If we are following Christ, if we are Christ, God commands us to forgive, regardless of what the other one does.
And in fact, our whole life now and forever depends on this. Because the Triune God in Christ has utterly destroyed our neat little forgiveness plan, and saved our lives.
The cross overturns it all.
At the cross, the Son of God, carrying our lives in his body and filled with the life of the Triune God, forgives the entire cosmos. Without anyone asking or doing anything.
At the cross, God says, “first, I forgive you. First, I love you.” Jesus didn’t look out from the cross and say, “before I die for you all, have you all repented? Are you all sincerely sorry?”
This is God’s pattern of forgiveness, the 10,000 talent forgiveness of the parable: God loves us beyond comprehension and dies to prove that love. Dies to break our hearts. Dies to forgive and heal us.
Then, risen from the dead, the Son of God does what the Son of God always does: invites people to follow that love and repent, invites people to love, invites people to become Christ themselves.
If we follow Christ, if we are Christ, this is our pattern. Forgive first, because God does. Love first, because God does. If the other repents, asks forgiveness, tries to do better, or doesn’t, it doesn’t matter. The healing act that saves us is God flipping our negotiation on its head and forgiving us into life. The healing act that will save the world is when we do the same.

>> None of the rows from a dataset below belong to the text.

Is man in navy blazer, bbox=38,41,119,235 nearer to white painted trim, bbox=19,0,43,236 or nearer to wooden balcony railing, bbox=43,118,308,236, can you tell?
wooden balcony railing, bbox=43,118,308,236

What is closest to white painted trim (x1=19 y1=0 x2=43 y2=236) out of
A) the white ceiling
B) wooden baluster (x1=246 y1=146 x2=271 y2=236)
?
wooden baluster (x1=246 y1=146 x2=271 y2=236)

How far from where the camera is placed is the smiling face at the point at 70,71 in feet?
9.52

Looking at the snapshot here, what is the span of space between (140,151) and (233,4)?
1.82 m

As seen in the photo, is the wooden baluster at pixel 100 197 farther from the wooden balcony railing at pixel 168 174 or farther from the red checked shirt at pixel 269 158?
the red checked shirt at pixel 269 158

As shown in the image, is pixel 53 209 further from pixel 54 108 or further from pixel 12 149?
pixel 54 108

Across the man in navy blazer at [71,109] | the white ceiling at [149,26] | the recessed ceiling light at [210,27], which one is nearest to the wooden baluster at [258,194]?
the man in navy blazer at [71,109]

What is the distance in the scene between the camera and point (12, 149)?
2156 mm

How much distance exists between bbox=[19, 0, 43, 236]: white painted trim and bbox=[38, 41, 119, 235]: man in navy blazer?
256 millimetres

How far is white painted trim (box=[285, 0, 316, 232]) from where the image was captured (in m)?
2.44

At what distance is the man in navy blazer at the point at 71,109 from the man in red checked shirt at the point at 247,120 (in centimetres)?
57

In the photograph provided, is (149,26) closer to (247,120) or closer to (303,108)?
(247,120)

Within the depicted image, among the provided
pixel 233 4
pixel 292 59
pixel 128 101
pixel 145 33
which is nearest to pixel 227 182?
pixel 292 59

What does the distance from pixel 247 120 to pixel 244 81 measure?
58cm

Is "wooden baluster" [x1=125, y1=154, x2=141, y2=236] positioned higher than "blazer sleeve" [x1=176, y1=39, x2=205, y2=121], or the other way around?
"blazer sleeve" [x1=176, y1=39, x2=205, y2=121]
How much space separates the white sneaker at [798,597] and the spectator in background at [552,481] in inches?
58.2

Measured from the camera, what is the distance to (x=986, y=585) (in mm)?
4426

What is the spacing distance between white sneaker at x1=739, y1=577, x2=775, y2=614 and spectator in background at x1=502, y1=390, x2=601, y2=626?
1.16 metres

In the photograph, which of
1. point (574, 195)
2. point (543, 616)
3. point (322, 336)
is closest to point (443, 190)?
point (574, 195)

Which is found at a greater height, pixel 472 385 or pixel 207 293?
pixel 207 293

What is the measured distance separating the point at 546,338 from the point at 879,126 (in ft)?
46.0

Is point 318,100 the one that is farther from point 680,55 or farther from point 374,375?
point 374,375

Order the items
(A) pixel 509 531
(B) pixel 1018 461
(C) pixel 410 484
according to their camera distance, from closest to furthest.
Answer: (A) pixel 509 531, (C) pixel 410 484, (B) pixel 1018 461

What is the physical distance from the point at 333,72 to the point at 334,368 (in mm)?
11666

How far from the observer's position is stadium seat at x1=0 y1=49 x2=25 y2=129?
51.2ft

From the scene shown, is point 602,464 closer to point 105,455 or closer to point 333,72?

This is God’s truth that changes us forever.
This is what Christ wants us to see at the cross. That once we grasp the astonishing love of God for us, how beloved we are, how God forgives before we even figure out our mess, once that actually touches us, it will be impossible for us to act like this person in the story.
Our hearts of stone are thus replaced with hearts of love, just as we prayed at the start of this liturgy. We’ll have no interest in doing forgiveness math, negotiating limits or boundaries. Instead, we’ll find such joy in offering forgiveness that we’ll understand why it’s God’s way, too. It’s how relationships are healed, life between people is restored, and hope is brought into reality.
Replace our hearts, O God, with hearts of love, that we might become Christ’s forgiving love to others, and find our true joy.